:: Written problem 1 ::
From the article on Senate staff diversity, please write out the passage between "People working for" and "some congressional offices.", inclusive, replacing "first-of-its-kind" with "groundbreaking".
:: Written problem 2 ::
In the article on Senate staff diversity, what share of Democratic Senate staffers are women?
:: Written problem 3 ::
Extend the article on Senate staff diversity with the text that would follow its final sentence.

:: Document text ::
>>>>

People working for Democratic senators are overwhelmingly white and mostly women, according to a first-of-its-kind report on diversity in some congressional offices.

The current Congress is the most diverse in history, with more minority lawmakers than ever before and a record 21 women in the Senate. But a cadre of current and former congressional staffers, lobbyists and party donors have been pressuring congressional leaders — especially Democrats — to intensify the search for minorities to fill jobs on Capitol Hill and in district offices nationwide.

Responding to the pressure, Senate Minority Leader Charles E. Schumer (D-N.Y.) released a report Friday that confirms what staffers and outside observers have long believed: Despite having 16 women in the caucus and more minority senators than ever, Democratic Senate staffing is overwhelmingly white.

Thirty-two percent of staffers are “non-Caucasian,” defined as African American, Asian/Pacific Islander, Latino, Native American or Middle Eastern/North African, according to the report. Fifty-four percent of staffers are women, 46 percent are men.

The report “confirms what we’ve all known for some time — that there is a significant diversity problem that cannot be allowed to continue in the most representative branch of our government,” said Don Bell, director of the Black Talent Initiative at the Joint Center for Political and Economic Studies, a group that has been studying congressional staffing issues for years. He called on other House and Senate leaders “to follow suit and begin collecting this vital information.”

Across the Senate Democratic staff, 13 percent are African American, roughly on par with the national percentage; 10 percent are Latino, behind the roughly 17 percent nationally; 8 percent are Asian-Pacific, ahead of the national percentage; 4 percent are Native American; and 3 percent are Middle Eastern/North African. (Some staffers chose more than one category.)

“As we continue the full-court press to make the Senate a more diverse place, this survey will be important to help us track our progress,” Schumer said in a statement announcing the report’s release. “The more diverse the Senate is, the better it can serve our diverse country.”

House and Senate Republicans do not publicly report data on staffing gender and ethnicity and declined requests in the past when asked by The Washington Post. House Minority Leader Nancy Pelosi (D-Calif.) also has intensified her caucus’s push to hire more minorities, and a committee of Democratic lawmakers is considering options similar to what Schumer has adopted.

<<<<

:: Supplied data ::
>>>>

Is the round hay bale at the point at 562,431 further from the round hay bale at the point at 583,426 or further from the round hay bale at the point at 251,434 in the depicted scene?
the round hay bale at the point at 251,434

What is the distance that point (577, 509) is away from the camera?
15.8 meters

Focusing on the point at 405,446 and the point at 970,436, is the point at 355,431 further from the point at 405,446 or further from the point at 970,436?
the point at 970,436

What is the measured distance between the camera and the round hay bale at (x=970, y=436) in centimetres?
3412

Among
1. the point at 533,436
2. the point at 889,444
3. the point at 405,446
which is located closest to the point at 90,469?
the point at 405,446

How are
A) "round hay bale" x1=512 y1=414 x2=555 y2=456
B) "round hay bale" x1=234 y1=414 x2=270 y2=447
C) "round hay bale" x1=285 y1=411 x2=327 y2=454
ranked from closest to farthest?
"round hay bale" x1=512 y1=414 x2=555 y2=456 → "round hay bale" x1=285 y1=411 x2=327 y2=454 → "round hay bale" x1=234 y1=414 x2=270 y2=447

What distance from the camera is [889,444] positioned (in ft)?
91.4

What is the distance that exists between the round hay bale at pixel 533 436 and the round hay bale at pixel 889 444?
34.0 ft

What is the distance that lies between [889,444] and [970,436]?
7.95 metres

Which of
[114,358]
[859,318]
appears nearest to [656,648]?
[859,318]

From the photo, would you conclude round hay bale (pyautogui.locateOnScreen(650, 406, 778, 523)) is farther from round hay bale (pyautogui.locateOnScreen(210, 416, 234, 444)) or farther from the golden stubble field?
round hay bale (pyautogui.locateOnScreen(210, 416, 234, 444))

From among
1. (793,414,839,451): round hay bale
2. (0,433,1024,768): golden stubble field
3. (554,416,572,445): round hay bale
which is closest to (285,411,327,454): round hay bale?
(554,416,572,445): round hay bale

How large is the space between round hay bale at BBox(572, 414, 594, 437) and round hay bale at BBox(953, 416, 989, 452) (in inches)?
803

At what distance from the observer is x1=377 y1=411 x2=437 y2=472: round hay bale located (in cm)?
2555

<<<<
>>>>

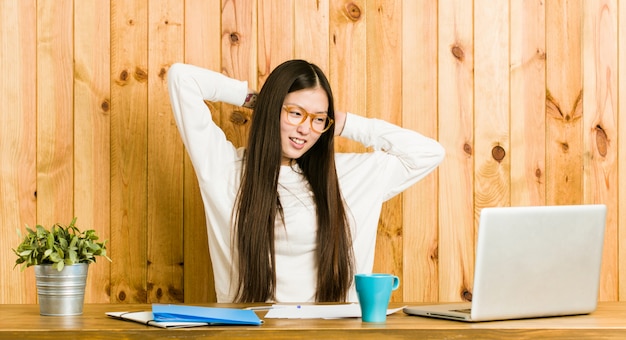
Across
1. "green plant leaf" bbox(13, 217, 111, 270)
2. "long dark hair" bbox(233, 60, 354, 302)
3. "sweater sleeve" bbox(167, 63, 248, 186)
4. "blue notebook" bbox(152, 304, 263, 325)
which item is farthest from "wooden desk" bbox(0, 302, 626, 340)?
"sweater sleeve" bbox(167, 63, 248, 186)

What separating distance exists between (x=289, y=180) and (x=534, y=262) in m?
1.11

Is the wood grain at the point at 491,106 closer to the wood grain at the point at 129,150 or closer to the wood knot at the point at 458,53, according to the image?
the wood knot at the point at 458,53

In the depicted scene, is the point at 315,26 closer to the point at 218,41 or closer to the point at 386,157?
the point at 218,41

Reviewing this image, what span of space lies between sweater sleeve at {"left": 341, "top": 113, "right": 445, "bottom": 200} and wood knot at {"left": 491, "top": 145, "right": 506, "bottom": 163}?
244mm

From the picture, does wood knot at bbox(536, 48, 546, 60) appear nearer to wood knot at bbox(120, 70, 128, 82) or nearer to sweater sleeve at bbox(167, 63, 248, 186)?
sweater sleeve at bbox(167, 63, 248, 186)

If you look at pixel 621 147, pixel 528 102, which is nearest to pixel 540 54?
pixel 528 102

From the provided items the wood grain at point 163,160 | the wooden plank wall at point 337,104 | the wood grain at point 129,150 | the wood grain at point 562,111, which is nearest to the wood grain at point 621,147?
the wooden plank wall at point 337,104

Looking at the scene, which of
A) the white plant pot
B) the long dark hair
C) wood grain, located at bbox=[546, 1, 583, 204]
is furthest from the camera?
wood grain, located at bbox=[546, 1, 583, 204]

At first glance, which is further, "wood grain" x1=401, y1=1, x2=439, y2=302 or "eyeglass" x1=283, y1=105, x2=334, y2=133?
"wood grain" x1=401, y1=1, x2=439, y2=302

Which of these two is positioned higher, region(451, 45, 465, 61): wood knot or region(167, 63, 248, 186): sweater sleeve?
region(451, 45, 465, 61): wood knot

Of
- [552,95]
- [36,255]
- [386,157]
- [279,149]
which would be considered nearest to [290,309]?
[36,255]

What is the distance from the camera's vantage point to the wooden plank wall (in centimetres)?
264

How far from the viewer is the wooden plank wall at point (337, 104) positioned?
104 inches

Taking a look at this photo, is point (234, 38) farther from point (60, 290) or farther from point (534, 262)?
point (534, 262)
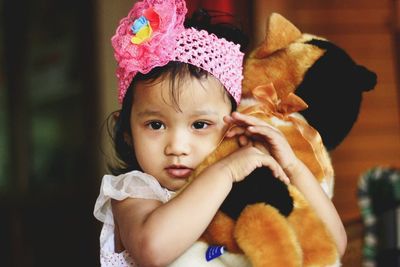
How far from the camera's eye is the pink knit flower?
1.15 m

<<<<

:: Expected answer 1 ::
People working for Democratic senators are overwhelmingly white and mostly women, according to a groundbreaking report on diversity in some congressional offices.

:: Expected answer 2 ::
Fifty-four percent.

:: Expected answer 3 ::
Schumer’s report mirrors similar surveys conducted by the Office of Personnel Management for executive branch employees that ask workers to self-report gender, ethnicity and other characteristics. About 94 percent of the roughly 2,800 people who work for Democratic senators responded to the survey, according to Schumer’s office.

The report “is a major step in the right direction, but we have a lot of work to do,” said Darrel Thompson, a former deputy chief of staff to former Senate majority leader Harry M. Reid (D-Nev.), who is now with The Group, a government relations firm. Thompson helped Reid establish the Senate Democratic diversity office that helps recruit and place minority job applicants.

Among individual Democratic senators, the staff of Brian Schatz (Hawaii) ranks the most diverse, with 66 percent of his employees identifying as minority, most of them as Asian or Pacific Islander, the report said. Sens. Kamala D. Harris (Calif.) and Mazie Hirono (Hawaii) rank second at 61 percent, followed by Sens. Cory Booker (N.J.) at 57 percent, Chris Van Hollen (Md.) at 54 percent and Tom Udall (N.M.) at 52 percent.

Cristina Antelo, a principal at the Podesta Group and former Democratic Senate staffer and current vice chairman of the nonpartisan Congressional Hispanic Caucus Institute, noted that 43 percent of Udall’s staff is Latino, the most of any senator, probably because his chief of staff, Bianca Ortiz-Wertheim, is one of only two Hispanic women holding that role in the Senate.

“When you have someone like that in a position like chief of staff, it makes a difference,” she said.

On the flip side, Sen. Jon Tester (Mont.) has the least diverse staff at 7 percent, followed by Sens. Joe Manchin III (D-W.Va.) at 9 percent and Heidi Heitkamp (N.D.) at 10 percent. All three Democrats represent overwhelmingly rural and white states.

Overall, “there are a bunch of offices who have numbers that are reflective of their states that I’m actually happy to see,” Antelo said.

Francisco Bencosme, president of the Congressional Hispanic Staff Association and a Senate Foreign Relations Committee staffer, called Schumer’s decision to release the report “significant” because it helps establish a marker for future years. He said his group will be working with offices that have low percentages of minority workers to help identify job candidates.

On gender, Sens. Michael F. Bennet (Colo.) and Bill Nelson (Fla.) employ the most women, with 66 percent each. The Democratic female senator with the highest percentage of female employees is Sen. Jeanne Shaheen (N.H.) at 65 percent. Sen. Robert Menendez (N.J.) employs the highest percentage of men at 60 percent.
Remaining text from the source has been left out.